• _Given problem a_: Take the rows from the line containing "Is the dense" through the end of the rows, and write them out again with "in the right order" swapped for "in the proper order" and nothing else changed.

• _Page_:
--

A band like this in California would produce something pagan and hippy (like My Barbarian). A band like this in New York would produce satanic metal, and a band like this in the Midwest might produce something nerd-core. But in the fertile indie ground of Portland, they produce something gilded and unique. (However, before Isaac claims yet another victory for the Pacific Northwest, I should point out that lead guitarist Chris Funk — as seen on The Colbert Report — is from the other Northwest - Northwest Indiana, specifically my hometown of Valparaiso.) The album starts off with the epic "The Infanta", telling a story about princes and dukes and whatever, I'm still not sure what he's saying. But it's exciting, melodic, and the East Indies influenced style makes you feel like you're watching an old 70s film like Lawrence of Arabia or The King and I or something similarly exotic. I also want to note that while his voice is not perfect by any means, it's still an excellent voice that is made better simply by the singer's confidence. It's put up front in the mix and is clear and understandable, something you don't see too often in modern music.

The rest of the album is a journey and interesting to listen to. Sometimes it's the album's lyrics, sometimes it's the music alone that is engaging. It helps that The Decemberists are excellent storytellers, like "The Sporting Life", a song odd in that it doesn't talk about the exotic, but rather football, in telling the story of a young high school player who injures himself on the field. A very innocuous-seeming scene, but it's told in a simple yet engaging fashion. But taken too far, it can backfire: the lowest point on the album comes in "Espionage", a very long story about a spy and his lover. The song starts off well enough, but it drags on with a plodding verse. After you think the song might end, it inexplicably spirals into a failed attempt at some kind of string crescendo which ends in more of the verse. It's disappointing, because the song would have really worked with some editing.

Other than the length of some songs, I can't find any fault with this album other than the basic style, which might be off-putting to some people. But if the idea of hearing about people shipwrecked inside of a whale or about royal court intrigue doesn't bother you, then you should definitely buy Picaresque.

--

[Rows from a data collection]

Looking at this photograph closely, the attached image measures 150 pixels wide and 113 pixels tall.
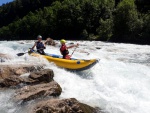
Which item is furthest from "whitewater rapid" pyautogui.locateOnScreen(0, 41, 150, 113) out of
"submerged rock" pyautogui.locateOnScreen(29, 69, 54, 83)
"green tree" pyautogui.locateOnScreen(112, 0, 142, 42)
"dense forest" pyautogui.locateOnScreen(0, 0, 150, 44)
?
"green tree" pyautogui.locateOnScreen(112, 0, 142, 42)

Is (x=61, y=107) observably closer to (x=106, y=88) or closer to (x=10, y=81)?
(x=10, y=81)

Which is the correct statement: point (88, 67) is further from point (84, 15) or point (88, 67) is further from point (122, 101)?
point (84, 15)

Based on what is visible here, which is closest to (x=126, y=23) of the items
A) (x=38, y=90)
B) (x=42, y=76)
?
(x=42, y=76)

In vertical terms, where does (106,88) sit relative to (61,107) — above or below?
below

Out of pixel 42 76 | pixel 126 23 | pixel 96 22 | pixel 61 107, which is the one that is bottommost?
pixel 61 107

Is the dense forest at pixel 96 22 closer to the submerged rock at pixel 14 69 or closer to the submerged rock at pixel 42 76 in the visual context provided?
the submerged rock at pixel 14 69

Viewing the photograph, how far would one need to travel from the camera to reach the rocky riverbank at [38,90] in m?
6.43

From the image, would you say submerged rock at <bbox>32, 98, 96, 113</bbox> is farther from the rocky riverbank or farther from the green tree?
the green tree

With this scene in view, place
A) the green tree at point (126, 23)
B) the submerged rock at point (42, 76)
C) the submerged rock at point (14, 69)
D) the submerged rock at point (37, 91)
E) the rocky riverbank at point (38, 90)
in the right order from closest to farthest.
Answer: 1. the rocky riverbank at point (38, 90)
2. the submerged rock at point (37, 91)
3. the submerged rock at point (42, 76)
4. the submerged rock at point (14, 69)
5. the green tree at point (126, 23)

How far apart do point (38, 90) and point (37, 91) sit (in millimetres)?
69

--

• _Given problem b_: Which song does the album review call the lowest point on the album?

• _Exercise solution a_:
Is the dense forest at pixel 96 22 closer to the submerged rock at pixel 14 69 or closer to the submerged rock at pixel 42 76 in the visual context provided?
the submerged rock at pixel 14 69

Viewing the photograph, how far would one need to travel from the camera to reach the rocky riverbank at [38,90] in m?
6.43

From the image, would you say submerged rock at <bbox>32, 98, 96, 113</bbox> is farther from the rocky riverbank or farther from the green tree?
the green tree

With this scene in view, place
A) the green tree at point (126, 23)
B) the submerged rock at point (42, 76)
C) the submerged rock at point (14, 69)
D) the submerged rock at point (37, 91)
E) the rocky riverbank at point (38, 90)
in the proper order from closest to farthest.
Answer: 1. the rocky riverbank at point (38, 90)
2. the submerged rock at point (37, 91)
3. the submerged rock at point (42, 76)
4. the submerged rock at point (14, 69)
5. the green tree at point (126, 23)

How far apart do point (38, 90) and point (37, 91) sit (in millimetres)?
69

• _Exercise solution b_: "Espionage"